Che tempo fa a Natale?

Ci avviciamo alle festività Natalizie e, seppur meteorologicamente parlando mancano tanti giorni, anche quest'anno escludiamo un bianco Natale. L'aria fredda, infatti, rimane confinata, come da circa 20 giorni a questa parte, sul nord Europa. Questo a causa del tanto nominato vortice polare che rimane molto compatto determinando l'espansione verso il Mediterraneo Centrale dell'alta pressione delle Azzorre.

Rtavn1201Solo in queste ore una prima timida ondulazione della corrente Atlantica ha determinato la formazione di un centro di bassa pressione sull'Europa Occidentale che sta andando ad apportare un deciso peggioramento tra Spagna, Francia e NW Italia.
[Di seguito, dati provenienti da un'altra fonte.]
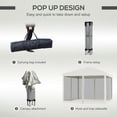 thumbnail image 5 of Outsunny 10' x 10' Pop Up Canopy Tent with Netting, Instant Gazebo, Ez up Screen House Room with Carry Bag, Height Adjustable, for Outdoor, Garden, Patio, Beige, 5 of 5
Centro di bassa pressione, però, che non avrà la forza di raggiungere anche il sud Italia per via di una nuova spinta anticiclonica da ovest, ed andrà ad isolarsi sul nord Africa traslando lentamente verso levante.
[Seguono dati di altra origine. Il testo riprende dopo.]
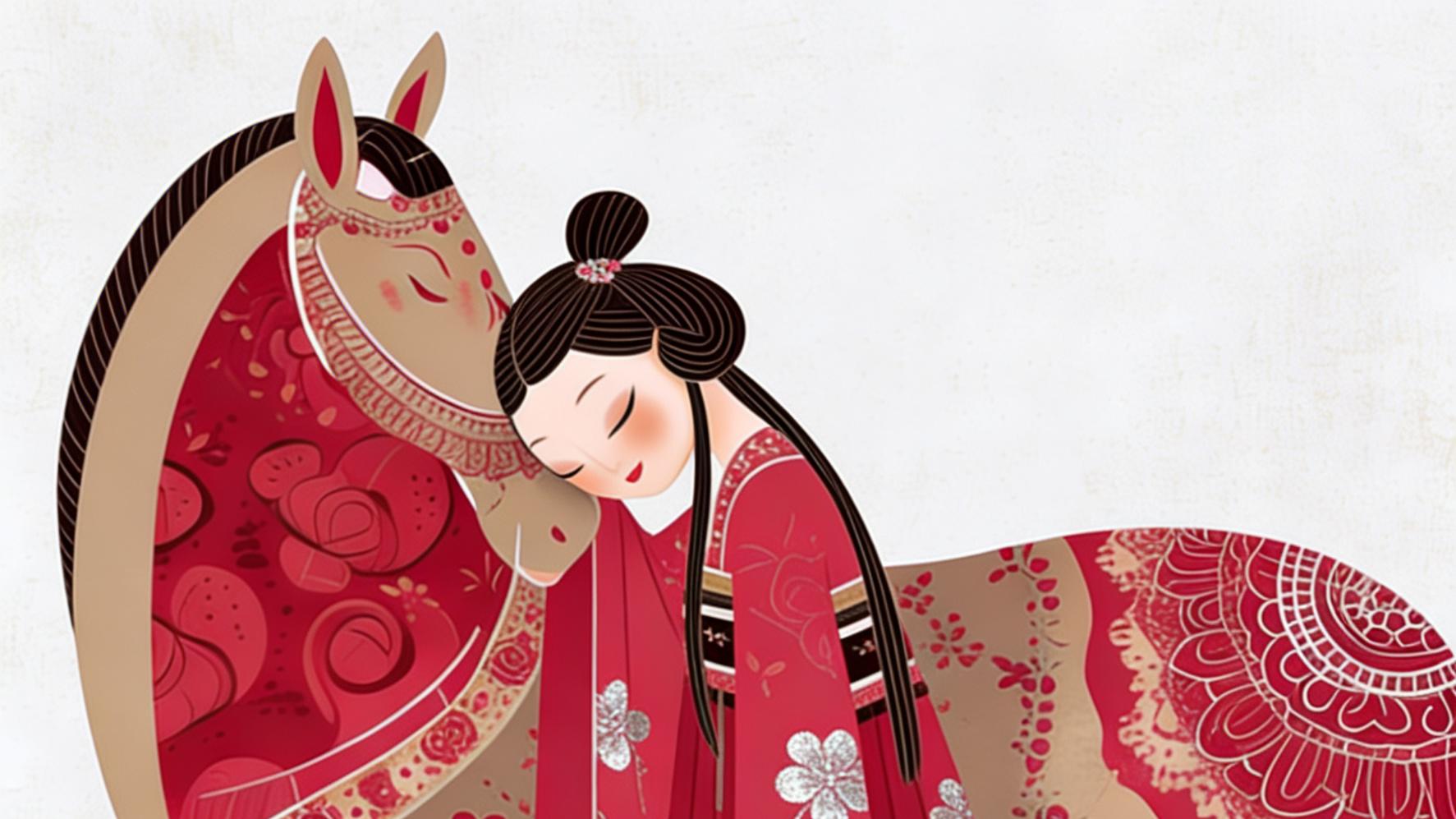 国风剪纸风·马年贺岁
Gli effetti sul tempo Calabrese non saranno altro che passaggi nuvolosi, perlopiù sterili se non per qualche occasionale piovasco sulle Ioniche, alternati a schiarite. Situazione che andrà avanti proprio fino al 24 e 25 dicembre, quando, con le attuali emissioni modellistiche, è previsto ancora cielo tra il poco nuvoloso ed il nuvoloso, specie sulle coste Ioniche, dove non si esclude qualche pioggia, a causa di correnti umide di matrice meridionale attivate da questo centro di bassa pressione in allontanamento verso est.

Attenzione, però, nel frattempo il vortice polare, che intanto si sarà decentrato tra Islanda e Gran Bretagna, estenderà il suo raggio d'azione verso latitudini più meridionali per via dell'abbassamento del flusso perturbato. Questo, con probabilità sempre maggiori (come anticipato nell'articolo precedente dove si parla del possibile ritorno del maltempo per fine mese) determinerà un deciso mutamento delle condizioni del tempo praticamente su tutta Italia, dove tra la sera di Natale e Santo Stefano arriveranno correnti più fredde e umide nord Atlantiche con maltempo diffuso e calo delle temperature con conseguente ritorno della neve sui monti.

Con i dovuti condizionali, possiamo affermare che ci sono possibilità per nevicate anche in Sila che permetterebbero l'apertura degli impianti sciisciti per Capodanno…ma ne riparleremo meglio nei prossimi giorni!